Falei sobre isso para a moça que me atendeu e ela, solícita, fez de conta que ia me ajudar a encontrar o lugar ideal.
Explicou que já não havia muitos possibilidades e... pronto. Aqui. Janela. Na dez. Está bom para você?
- É muito na frente?
- Não. É na dez.
- Está ótimo. Obrigada.
Daquele momento até entrar no avião, tudo em que eu pensava era na janela. Era em me recostar nela.
Por isso, mal pus os pés no assoalho procurei a fileira dez.
Não acreditei no que vi.
A fileira dez era antes ou vizinha à saída de emergência.

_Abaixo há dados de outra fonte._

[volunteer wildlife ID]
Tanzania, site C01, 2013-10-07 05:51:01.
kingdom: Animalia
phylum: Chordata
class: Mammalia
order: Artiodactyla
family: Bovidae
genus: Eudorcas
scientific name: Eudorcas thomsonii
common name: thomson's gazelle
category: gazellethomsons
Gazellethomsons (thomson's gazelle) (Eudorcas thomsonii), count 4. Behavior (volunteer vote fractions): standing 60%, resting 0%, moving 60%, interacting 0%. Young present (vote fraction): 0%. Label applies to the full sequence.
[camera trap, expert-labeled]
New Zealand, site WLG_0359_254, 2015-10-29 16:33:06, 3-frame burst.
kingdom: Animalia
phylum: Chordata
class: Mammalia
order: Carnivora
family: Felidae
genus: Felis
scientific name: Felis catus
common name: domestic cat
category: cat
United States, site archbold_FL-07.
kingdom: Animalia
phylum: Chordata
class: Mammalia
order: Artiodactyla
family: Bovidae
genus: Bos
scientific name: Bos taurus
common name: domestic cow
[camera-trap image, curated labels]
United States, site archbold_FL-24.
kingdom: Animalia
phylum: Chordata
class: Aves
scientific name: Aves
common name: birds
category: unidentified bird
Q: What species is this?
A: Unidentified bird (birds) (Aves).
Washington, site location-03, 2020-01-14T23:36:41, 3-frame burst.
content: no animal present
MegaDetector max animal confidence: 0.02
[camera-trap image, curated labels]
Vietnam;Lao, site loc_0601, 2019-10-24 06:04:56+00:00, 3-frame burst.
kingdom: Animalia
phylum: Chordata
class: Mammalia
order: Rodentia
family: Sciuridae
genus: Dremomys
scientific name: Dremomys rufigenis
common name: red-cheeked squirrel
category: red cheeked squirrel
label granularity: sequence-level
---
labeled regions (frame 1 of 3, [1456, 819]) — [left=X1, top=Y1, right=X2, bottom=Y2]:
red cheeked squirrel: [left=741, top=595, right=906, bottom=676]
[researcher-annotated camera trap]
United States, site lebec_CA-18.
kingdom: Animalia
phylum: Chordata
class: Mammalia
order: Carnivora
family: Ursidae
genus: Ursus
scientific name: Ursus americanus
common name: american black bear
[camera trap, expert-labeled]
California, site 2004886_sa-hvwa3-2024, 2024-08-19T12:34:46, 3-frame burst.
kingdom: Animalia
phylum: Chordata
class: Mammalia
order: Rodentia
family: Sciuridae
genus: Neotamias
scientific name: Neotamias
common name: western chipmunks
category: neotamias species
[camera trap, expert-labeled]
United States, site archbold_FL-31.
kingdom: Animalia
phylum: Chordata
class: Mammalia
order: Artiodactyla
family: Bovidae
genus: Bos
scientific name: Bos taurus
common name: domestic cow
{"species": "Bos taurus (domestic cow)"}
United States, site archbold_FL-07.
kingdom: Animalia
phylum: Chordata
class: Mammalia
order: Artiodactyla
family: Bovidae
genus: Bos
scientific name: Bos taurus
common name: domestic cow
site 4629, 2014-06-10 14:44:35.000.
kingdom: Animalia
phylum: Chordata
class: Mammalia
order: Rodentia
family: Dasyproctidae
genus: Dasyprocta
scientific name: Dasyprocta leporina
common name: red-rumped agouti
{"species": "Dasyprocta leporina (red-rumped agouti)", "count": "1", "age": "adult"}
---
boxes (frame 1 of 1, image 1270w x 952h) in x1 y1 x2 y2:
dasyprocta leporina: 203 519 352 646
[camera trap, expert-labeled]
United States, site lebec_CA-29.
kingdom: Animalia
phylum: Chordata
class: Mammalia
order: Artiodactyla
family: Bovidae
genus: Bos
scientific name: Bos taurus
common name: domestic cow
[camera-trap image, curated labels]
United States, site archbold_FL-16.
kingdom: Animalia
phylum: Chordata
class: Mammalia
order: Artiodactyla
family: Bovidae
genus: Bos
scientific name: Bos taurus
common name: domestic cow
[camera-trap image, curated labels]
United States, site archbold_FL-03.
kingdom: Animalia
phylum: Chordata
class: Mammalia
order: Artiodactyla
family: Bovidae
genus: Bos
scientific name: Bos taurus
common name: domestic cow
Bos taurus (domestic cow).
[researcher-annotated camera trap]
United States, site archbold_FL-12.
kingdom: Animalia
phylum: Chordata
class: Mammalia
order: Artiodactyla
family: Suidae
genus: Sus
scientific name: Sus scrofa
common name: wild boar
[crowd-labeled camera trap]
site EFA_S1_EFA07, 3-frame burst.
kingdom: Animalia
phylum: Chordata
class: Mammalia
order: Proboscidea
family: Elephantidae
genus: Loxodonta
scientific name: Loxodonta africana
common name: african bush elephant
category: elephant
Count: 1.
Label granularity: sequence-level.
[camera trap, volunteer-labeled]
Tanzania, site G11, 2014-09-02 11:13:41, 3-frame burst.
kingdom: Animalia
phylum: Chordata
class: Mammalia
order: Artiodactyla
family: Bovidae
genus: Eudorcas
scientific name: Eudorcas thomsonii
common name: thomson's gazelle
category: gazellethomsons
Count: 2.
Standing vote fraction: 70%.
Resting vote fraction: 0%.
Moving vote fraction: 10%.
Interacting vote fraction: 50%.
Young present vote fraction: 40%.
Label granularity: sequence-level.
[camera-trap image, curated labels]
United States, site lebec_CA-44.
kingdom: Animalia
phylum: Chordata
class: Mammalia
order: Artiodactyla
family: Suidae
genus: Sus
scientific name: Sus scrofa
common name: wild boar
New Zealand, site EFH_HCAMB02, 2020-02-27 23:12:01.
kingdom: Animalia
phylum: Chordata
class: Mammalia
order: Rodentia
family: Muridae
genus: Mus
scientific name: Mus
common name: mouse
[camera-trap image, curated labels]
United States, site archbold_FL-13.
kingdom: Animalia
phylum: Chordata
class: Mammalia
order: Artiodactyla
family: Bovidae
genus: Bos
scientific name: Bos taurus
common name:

Não tinha três poltronas, como de costume. Mas duas. A terceira era um vácuo que a separava justamente do que eu mais ansiava – a parede do avião.
- E não reclina. Disse a aeromoça para completar minha decepção.
Foi inevitável não pensar – com raiva – na atendente que me indicou aquele lugar tão desfavorável.
Fez de má-fé. Não é possível. E eu? Por que não acreditei na intuição? Aquelas cadeiras duplas destoavam das triplas na tela do computador. Eu poderia ter lembrado a razão. Eu poderia ter questionado.
Um corredor ou um meio seria mil vezes melhor do que aquele lugar tão dissonante. Parecia o Patinho Feio no meio dos seus irmãos.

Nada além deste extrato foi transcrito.